The specific rates of solvolysis of 2-butyn-1-yl-chloroformate (1) and 2-methoxyphenyl chloroformate (2) are studied at 25.0 °C in a series of binary aqueousorganic mixtures. The rates of reaction obtained are then analyzed using the extended Grunwald-Winstein (G-W) equation and the results are compared to previously published G-W analyses for phenyl chloroformate (3), propargyl chloroformate (4), p-methoxyphenyl choroformate (5), and p-nitrophenyl chloroformate (6). For 1, the results indicate that dual side-by-side addition-elimination and ionization pathways are occurring in some highly ionizing solvents due to the presence of the electron-donating γ-methyl group. For 2, the analyses indicate that the dominant mechanism is a bimolecular one where the formation of a tetrahedral intermediate is rate-determining.
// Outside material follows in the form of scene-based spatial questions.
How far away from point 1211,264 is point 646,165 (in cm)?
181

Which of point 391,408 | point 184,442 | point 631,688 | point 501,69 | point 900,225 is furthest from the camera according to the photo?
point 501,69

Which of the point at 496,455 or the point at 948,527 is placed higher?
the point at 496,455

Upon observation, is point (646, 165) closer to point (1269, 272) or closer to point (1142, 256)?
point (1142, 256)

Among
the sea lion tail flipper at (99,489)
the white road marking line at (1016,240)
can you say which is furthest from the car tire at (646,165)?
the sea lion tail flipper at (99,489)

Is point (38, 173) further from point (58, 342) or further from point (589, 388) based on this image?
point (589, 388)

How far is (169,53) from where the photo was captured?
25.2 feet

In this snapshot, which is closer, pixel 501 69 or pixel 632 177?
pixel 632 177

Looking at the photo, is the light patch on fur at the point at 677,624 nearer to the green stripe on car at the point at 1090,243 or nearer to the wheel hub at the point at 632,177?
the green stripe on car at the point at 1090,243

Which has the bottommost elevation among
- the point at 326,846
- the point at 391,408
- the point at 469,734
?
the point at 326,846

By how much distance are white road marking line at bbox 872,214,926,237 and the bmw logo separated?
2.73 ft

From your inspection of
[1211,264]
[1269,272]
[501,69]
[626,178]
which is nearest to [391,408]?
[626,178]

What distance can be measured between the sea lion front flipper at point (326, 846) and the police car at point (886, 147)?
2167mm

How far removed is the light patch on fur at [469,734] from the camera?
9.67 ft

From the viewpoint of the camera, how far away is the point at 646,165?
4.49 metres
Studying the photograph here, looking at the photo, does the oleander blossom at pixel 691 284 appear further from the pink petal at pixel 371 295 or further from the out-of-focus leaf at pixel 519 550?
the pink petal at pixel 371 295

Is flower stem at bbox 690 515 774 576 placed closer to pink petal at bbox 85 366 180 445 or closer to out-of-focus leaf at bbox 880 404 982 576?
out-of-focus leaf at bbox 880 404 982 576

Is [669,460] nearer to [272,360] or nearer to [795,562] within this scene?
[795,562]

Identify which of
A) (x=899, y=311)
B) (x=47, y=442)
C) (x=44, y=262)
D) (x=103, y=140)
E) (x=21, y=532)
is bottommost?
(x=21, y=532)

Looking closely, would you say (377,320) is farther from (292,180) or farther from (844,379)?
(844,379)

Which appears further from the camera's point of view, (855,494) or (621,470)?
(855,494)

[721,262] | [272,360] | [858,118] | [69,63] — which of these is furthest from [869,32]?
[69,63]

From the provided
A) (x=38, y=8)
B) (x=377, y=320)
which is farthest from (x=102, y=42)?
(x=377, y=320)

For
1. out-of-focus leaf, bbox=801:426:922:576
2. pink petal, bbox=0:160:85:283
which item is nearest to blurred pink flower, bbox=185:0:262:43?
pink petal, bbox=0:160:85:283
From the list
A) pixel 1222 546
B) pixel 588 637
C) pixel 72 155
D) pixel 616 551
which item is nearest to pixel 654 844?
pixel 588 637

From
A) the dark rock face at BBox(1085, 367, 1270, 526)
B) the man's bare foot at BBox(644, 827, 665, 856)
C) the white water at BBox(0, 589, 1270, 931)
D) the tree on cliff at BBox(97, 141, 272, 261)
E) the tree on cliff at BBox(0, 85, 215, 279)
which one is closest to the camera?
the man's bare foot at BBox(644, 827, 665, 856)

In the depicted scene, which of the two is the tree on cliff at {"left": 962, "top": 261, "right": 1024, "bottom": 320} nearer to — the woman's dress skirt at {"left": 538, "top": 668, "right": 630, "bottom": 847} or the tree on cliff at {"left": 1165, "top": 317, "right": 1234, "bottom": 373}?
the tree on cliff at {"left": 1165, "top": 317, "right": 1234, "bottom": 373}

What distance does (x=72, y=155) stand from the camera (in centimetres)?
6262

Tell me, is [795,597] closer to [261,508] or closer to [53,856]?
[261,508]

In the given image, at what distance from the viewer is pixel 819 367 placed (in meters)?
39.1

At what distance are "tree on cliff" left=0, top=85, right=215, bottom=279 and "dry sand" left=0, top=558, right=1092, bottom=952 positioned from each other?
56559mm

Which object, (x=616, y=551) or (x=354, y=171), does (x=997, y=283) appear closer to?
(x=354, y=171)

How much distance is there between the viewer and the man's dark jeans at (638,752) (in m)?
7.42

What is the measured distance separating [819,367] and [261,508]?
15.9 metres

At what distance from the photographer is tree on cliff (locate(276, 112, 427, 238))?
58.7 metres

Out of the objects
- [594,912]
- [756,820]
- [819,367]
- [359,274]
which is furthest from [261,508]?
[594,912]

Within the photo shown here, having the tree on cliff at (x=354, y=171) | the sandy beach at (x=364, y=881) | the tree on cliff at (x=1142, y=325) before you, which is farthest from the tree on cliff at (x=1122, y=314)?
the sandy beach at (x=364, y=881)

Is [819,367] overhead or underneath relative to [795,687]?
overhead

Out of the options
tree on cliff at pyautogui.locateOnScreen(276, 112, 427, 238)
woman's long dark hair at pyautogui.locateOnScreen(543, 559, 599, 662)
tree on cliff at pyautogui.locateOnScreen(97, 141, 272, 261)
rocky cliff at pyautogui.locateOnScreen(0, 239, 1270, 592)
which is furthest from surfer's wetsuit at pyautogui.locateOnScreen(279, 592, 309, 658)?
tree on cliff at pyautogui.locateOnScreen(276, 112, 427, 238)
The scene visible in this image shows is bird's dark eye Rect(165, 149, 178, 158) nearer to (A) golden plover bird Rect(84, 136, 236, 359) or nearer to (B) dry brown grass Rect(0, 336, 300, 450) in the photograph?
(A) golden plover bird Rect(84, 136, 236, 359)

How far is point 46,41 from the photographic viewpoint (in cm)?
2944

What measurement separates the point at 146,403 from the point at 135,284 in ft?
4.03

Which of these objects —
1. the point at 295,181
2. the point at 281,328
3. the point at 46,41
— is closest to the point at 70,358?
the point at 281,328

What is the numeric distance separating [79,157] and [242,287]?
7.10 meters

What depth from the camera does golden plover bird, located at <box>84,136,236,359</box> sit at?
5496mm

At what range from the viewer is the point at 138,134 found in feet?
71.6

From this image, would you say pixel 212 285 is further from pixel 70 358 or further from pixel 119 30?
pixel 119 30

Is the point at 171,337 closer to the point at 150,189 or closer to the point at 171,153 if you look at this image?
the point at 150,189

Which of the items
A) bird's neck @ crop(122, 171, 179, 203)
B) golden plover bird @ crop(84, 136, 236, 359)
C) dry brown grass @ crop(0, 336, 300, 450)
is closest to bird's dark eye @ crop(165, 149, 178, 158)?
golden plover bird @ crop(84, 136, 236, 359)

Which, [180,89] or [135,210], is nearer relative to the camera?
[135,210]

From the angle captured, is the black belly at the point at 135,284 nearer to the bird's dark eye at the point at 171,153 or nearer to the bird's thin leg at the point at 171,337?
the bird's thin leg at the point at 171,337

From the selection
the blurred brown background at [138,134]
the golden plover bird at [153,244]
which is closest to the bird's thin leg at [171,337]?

Kinetic evaluation of the solvolysis of isobutyl chloro- and chlorothioformate esters

The specific rates of solvolysis of isobutyl chloroformate (1) are reported at 40.0 °C and those for isobutyl chlorothioformate (2) are reported at 25.0 °C, in a variety of pure and binary aqueous organic mixtures with wide ranging nucleophilicity and ionizing power. For 1, we also report the first-order rate constants determined at different temperatures in pure ethanol (EtOH), methanol (MeOH), 80% EtOH, and in both 97% and 70% 2,2,2-trifluoroethanol (TFE). The enthalpy (ΔH(≠)) and entropy (ΔS(≠)) of activation values obtained from Arrhenius plots for 1 in these five solvents are reported. The specific rates of solvolysis were analyzed using the extended Grunwald-Winstein equation. Results obtained from correlation analysis using this linear free energy relationship (LFER) reinforce our previous suggestion that side-by-side addition-elimination and ionization mechanisms operate, and the relative importance is dependent on the type of chloro- or chlorothioformate substrate and the solvent.